Friday, September 28, 2012

Medicare plan tanks Romney's campaign in critical swing states

So how's that "bold" pick of Rep. Paul Ryan as a running mate working for you, Mitt Romney?

Voters in three critical swing states broadly oppose the sweeping changes to Medicare proposed by Republican vice presidential candidate Paul Ryan and, by big margins, favor President Obama over Mitt Romney on the issue, according to new state polls by The Washington Post and the Kaiser Family Foundation.

Among seniors, the issue rivals the economy as a top voting issue, undercutting Romney's appeal in Florida, Ohio and Virginia. Generally, the more voters focus on Medicare, the more likely they are to support the president's bid for reelection. [...]

Asked whom they trust to deal with the Medicare program, Ohio voters side with Obama over Romney by a 19 percentage-point margin. The president has a 15-point advantage on the issue in Florida and a 13-point lead on it in Virginia. In a separate national poll from the Kaiser Family Foundation released Thursday, Obama's 17-point lead over Romney on Medicare is larger than it has been across public polls all year.

Romney's support among that most reliable of Republican voting blocs, seniors, is eroding nationally, and as this new survey shows, in swing states particularly. Romney and Ryan are failing to make their case that they are either "saving" Medicare by gutting it, or that these cuts to Medicare have to be made to satisfy the deficit gods. Three-quarters of the voters in these swing states reject that idea. Seventy percent of all voters in Florida, for example, say Medicare works well now, and that percentage rises to 91 percent of seniors.

Messing with Medicare benefits is a bad and unpopular idea. No matter how the Romney camp tries to sell it, they're losing on it.

§ **Goal of the exercise**
Please copy everything from "Friday, September 28, 2012" down to "Kaiser Family Foundation." in the Medicare post, renaming "swing states" as "battleground states". The records have nothing to do with the Medicare post.

§ **Data section**
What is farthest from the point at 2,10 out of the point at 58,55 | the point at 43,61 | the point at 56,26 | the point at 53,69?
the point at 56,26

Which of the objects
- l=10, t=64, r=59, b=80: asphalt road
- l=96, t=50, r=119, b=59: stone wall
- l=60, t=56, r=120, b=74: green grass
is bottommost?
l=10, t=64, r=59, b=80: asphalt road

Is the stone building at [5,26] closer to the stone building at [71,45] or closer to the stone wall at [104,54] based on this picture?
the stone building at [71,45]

...

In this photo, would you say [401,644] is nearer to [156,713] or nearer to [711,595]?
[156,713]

§ **Result**
Friday, September 28, 2012

Medicare plan tanks Romney's campaign in critical battleground states

So how's that "bold" pick of Rep. Paul Ryan as a running mate working for you, Mitt Romney?

Voters in three critical battleground states broadly oppose the sweeping changes to Medicare proposed by Republican vice presidential candidate Paul Ryan and, by big margins, favor President Obama over Mitt Romney on the issue, according to new state polls by The Washington Post and the Kaiser Family Foundation.